At age seventy, it seemed there was little room for Barbara Rush on TV anymore, but she wasn't quite finished yet. The family drama 7th Heaven, which starred Stephen Collins and Catherine Hicks (and a gaggle of children) employed her periodically (ten times in all) to portray Collins' mother. During most of her episodes, she was joined by Peter Graves as her husband “The Colonel.” Following her last appearance in 2007, Miss Rush (now eighty) retired from acting, seemingly for good.
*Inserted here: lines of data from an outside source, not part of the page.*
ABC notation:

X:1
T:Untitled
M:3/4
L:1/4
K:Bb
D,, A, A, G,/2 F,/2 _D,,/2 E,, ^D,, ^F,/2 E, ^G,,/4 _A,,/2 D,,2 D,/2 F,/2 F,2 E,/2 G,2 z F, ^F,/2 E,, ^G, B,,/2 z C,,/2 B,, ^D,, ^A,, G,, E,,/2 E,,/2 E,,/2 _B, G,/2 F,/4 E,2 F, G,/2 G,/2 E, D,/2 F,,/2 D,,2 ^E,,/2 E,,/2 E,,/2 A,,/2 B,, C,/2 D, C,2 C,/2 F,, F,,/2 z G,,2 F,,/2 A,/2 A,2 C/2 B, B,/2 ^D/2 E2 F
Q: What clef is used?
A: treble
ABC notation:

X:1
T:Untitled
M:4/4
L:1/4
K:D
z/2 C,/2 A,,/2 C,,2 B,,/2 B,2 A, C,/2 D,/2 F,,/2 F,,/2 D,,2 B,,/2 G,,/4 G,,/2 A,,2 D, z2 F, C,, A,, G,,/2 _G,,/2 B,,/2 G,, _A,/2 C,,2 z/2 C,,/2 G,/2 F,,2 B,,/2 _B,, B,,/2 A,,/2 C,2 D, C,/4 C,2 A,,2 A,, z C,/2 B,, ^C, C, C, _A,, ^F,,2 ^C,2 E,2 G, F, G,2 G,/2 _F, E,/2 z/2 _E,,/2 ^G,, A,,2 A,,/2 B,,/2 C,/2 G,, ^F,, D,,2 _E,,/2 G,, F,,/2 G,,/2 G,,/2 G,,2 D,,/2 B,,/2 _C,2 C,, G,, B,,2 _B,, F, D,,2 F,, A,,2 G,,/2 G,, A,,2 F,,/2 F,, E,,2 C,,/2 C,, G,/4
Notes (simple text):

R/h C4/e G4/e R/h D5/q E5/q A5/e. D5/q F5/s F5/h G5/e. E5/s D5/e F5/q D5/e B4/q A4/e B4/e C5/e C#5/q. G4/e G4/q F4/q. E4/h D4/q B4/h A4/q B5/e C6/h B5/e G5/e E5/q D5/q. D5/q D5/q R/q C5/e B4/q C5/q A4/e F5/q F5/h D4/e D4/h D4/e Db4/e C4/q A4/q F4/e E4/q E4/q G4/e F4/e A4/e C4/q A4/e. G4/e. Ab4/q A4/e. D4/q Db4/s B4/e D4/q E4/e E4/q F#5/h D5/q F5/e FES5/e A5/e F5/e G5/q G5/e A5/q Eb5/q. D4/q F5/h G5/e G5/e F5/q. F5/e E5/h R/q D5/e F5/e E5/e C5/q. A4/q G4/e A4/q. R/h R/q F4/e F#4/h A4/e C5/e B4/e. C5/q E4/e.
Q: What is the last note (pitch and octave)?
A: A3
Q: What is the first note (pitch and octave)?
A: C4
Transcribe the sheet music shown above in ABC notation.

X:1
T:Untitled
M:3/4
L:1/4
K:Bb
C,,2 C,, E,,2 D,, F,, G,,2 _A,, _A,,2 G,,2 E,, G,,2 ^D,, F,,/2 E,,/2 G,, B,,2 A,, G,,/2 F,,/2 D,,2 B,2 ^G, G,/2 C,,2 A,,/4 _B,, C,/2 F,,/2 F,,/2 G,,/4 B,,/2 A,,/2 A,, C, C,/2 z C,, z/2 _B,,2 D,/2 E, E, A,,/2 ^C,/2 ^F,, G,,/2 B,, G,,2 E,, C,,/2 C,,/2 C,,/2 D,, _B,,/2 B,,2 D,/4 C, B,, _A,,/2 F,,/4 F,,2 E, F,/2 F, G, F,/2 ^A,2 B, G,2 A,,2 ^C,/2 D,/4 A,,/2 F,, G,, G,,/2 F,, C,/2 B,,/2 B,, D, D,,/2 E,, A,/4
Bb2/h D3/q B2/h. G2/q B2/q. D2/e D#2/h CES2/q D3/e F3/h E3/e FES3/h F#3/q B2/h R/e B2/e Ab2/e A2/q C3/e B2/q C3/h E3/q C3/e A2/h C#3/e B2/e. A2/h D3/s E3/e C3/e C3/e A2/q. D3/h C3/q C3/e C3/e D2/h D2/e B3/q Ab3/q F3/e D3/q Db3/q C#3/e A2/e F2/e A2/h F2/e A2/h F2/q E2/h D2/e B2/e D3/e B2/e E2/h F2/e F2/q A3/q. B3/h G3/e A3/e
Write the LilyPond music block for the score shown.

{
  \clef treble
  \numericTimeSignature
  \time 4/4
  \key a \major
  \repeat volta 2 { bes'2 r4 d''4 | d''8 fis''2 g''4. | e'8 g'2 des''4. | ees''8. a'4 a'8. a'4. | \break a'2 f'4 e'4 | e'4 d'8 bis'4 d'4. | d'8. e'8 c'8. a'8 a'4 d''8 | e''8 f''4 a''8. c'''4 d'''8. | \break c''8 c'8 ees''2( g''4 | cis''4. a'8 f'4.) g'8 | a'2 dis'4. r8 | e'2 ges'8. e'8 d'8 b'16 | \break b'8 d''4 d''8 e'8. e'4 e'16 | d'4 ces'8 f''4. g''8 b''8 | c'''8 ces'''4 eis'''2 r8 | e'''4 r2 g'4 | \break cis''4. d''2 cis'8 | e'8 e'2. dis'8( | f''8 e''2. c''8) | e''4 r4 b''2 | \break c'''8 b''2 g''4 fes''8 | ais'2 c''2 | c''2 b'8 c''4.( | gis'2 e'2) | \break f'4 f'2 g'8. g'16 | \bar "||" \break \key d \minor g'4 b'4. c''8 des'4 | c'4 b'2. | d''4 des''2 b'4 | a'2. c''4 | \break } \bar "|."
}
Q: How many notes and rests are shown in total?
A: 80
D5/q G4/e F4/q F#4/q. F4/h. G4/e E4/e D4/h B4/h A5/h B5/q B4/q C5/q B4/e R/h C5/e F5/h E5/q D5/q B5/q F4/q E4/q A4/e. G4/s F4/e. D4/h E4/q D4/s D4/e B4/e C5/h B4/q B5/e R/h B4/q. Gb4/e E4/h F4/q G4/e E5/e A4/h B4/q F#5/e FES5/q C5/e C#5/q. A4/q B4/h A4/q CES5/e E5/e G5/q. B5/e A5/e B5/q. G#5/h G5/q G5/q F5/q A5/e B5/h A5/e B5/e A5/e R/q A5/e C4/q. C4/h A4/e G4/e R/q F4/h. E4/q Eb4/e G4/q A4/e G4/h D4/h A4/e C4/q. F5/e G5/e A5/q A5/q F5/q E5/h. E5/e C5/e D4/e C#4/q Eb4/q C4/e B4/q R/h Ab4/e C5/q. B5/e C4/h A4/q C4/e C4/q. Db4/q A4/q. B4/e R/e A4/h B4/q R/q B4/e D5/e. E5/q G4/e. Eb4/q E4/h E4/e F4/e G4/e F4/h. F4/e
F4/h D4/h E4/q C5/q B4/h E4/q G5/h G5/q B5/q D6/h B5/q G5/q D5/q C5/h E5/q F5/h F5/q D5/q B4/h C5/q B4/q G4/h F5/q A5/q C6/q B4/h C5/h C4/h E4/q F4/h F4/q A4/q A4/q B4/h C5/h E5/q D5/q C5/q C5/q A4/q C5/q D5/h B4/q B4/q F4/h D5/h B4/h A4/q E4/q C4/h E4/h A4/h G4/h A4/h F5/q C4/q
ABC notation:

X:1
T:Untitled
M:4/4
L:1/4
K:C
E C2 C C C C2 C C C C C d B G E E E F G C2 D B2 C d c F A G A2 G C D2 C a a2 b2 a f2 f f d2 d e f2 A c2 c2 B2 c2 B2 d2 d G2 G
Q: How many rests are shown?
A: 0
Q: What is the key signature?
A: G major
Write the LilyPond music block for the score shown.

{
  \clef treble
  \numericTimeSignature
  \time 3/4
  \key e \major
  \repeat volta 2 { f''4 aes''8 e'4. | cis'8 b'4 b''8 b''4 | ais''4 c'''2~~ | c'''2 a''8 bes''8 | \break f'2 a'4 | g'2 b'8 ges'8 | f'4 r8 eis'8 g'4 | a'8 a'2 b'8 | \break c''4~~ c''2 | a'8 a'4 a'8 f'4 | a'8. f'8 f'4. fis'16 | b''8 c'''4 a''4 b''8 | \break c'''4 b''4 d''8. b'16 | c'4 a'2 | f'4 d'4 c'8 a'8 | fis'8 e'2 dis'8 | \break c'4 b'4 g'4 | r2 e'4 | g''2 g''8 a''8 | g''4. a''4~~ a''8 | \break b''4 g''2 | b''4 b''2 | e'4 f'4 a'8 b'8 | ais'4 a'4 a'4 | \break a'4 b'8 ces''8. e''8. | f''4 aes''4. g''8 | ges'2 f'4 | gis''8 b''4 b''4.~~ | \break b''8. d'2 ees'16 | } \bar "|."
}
That's not to say that she doesn't occasionally get out! Recently, (at age eighty-four) she was a guest at a TCM film festival where she was interviewed by beloved host Robert Osborne. Not surprisingly, she still looks amazing and was dressed immaculately. A gracious, charming star who never landed that one role that would give her iconic fame, she nevertheless added so much to the many film and TV projects she worked on during her nearly sixty-year career.
Considering, too, that she worked alongside Hudson, Douglas, Sinatra, Martin, Burton, Newman and so many others, along with being married to the tragic Jeffrey Hunter and worth for the great Douglas Sirk, one would have loved to read a book by her, but none has ever come forth. It's not to late, Miss Rush, get a collaborator and start reminiscing!